DATASET EXCERPTS →
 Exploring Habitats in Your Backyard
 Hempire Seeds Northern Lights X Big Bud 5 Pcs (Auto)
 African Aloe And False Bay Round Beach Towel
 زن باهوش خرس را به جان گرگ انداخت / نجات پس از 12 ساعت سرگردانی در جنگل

---

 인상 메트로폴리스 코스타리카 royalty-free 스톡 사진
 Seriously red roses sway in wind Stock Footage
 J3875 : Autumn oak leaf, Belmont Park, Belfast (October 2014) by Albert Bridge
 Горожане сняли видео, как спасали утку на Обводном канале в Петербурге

---

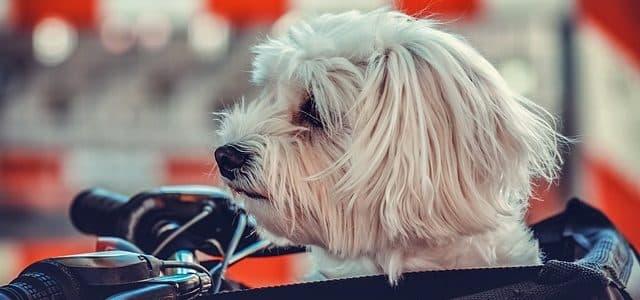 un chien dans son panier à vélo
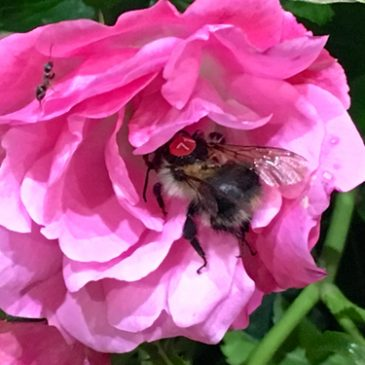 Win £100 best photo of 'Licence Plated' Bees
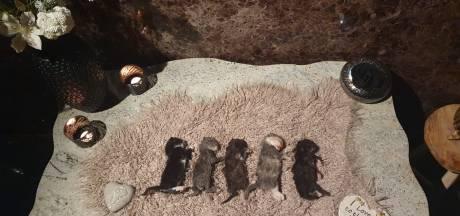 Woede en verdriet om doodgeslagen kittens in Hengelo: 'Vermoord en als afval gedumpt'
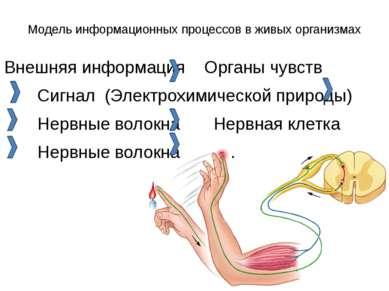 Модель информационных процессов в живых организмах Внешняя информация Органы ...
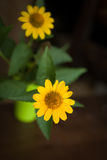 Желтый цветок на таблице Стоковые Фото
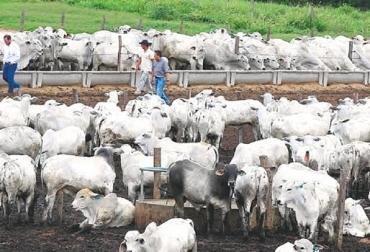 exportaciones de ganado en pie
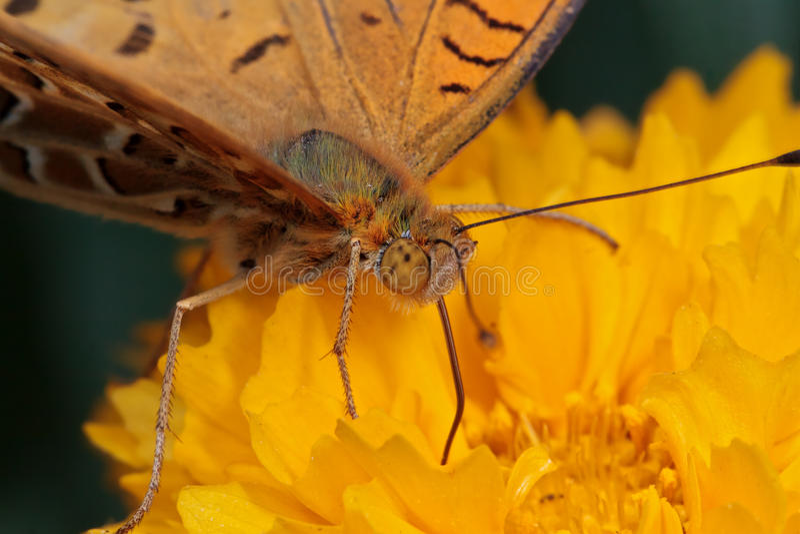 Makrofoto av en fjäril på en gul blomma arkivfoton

INSTRUCTIONS TO FOLLOW →
Please reproduce, exactly as they appear above, the lines from the line containing "Exploring Habitats in Your Backyard" up to and including the line containing "زن باهوش خرس".

RESULT OF THIS EXERCISE →
 Exploring Habitats in Your Backyard
 Hempire Seeds Northern Lights X Big Bud 5 Pcs (Auto)
 African Aloe And False Bay Round Beach Towel
 زن باهوش خرس را به جان گرگ انداخت / نجات پس از 12 ساعت سرگردانی در جنگل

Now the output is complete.